From: M Hickford <mirth.hickford@xxxxxxxxx>
Previously, credential-cache populated authtype regardless of request.
Signed-off-by: M Hickford <mirth.hickford@xxxxxxxxx>
---
credential-cache: respect request capabilities
Published-As: https://github.com/gitgitgadget/git/releases/tag/pr-1842%2Fhickford%2Fcache-capability-v3
Fetch-It-Via: git fetch https://github.com/gitgitgadget/git pr-1842/hickford/cache-capability-v3
Pull-Request: https://github.com/gitgitgadget/git/pull/1842
Range-diff vs v2:
1: 696780d4782 ! 1: e9851c5c4ac credential-cache: respect request capabilities
@@ Metadata
## Commit message ##
credential-cache: respect request capabilities
- Previously, credential-cache responded with capability[]=authtype
- regardless of request.
-
- The capabilities in a credential helper response should be a subset of
- the capabilities in the request.
+ Previously, credential-cache populated authtype regardless of request.
Signed-off-by: M Hickford <mirth.hickford@xxxxxxxxx>
## builtin/credential-cache--daemon.c ##
@@ builtin/credential-cache--daemon.c: static void serve_one_client(FILE *in, FILE *out)

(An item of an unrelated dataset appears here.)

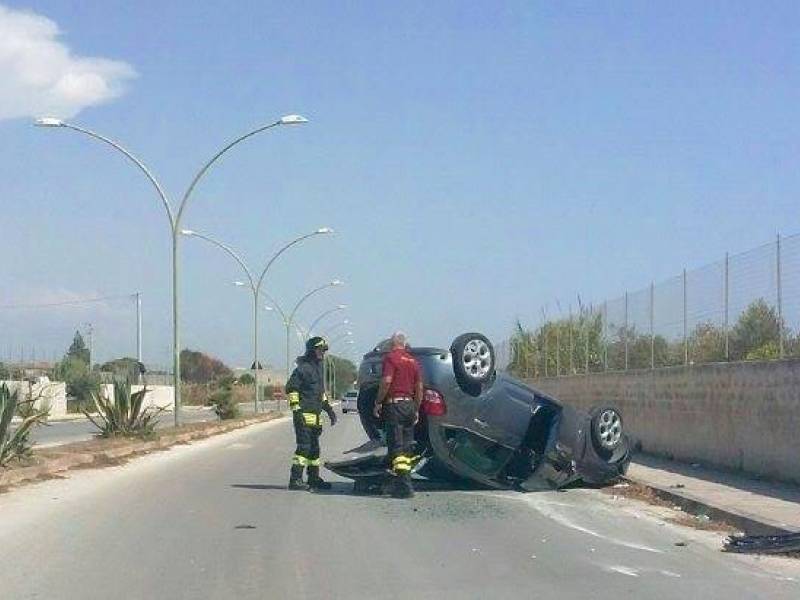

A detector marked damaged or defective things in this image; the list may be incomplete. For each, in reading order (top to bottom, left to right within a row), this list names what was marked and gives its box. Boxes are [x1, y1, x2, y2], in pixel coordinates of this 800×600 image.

overturned car [324, 332, 632, 492]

- else if (!strcmp(action.buf, "get")) {
- struct credential_cache_entry *e = lookup_credential(&c);
- if (e) {
-- e->item.capa_authtype.request_initial = 1;
-- e->item.capa_authtype.request_helper = 1;
--
-- fprintf(out, "capability[]=authtype\n");
-+ if (credential_has_capability(&c.capa_authtype, CREDENTIAL_OP_RESPONSE)) {
-+ fprintf(out, "capability[]=authtype\n");
-+ }
- if (e->item.username)
fprintf(out, "username=%s\n", e->item.username);
if (e->item.password)
fprintf(out, "password=%s\n", e->item.password);
@@ t/lib-credential.sh: helper_test_authtype() {
EOF
'
-+ test_expect_success "helper ($HELPER) get authtype only if request has authtype capability" '
++ test_expect_success "helper ($HELPER) gets authtype and credential only if request has authtype capability" '
+ check fill $HELPER <<-\EOF
+ protocol=https
+ host=git.example.com
+ --
++ capability[]=authtype
+ protocol=https
+ host=git.example.com
+ username=askpass-username
builtin/credential-cache--daemon.c | 4 ++--
t/lib-credential.sh | 16 ++++++++++++++++
2 files changed, 18 insertions(+), 2 deletions(-)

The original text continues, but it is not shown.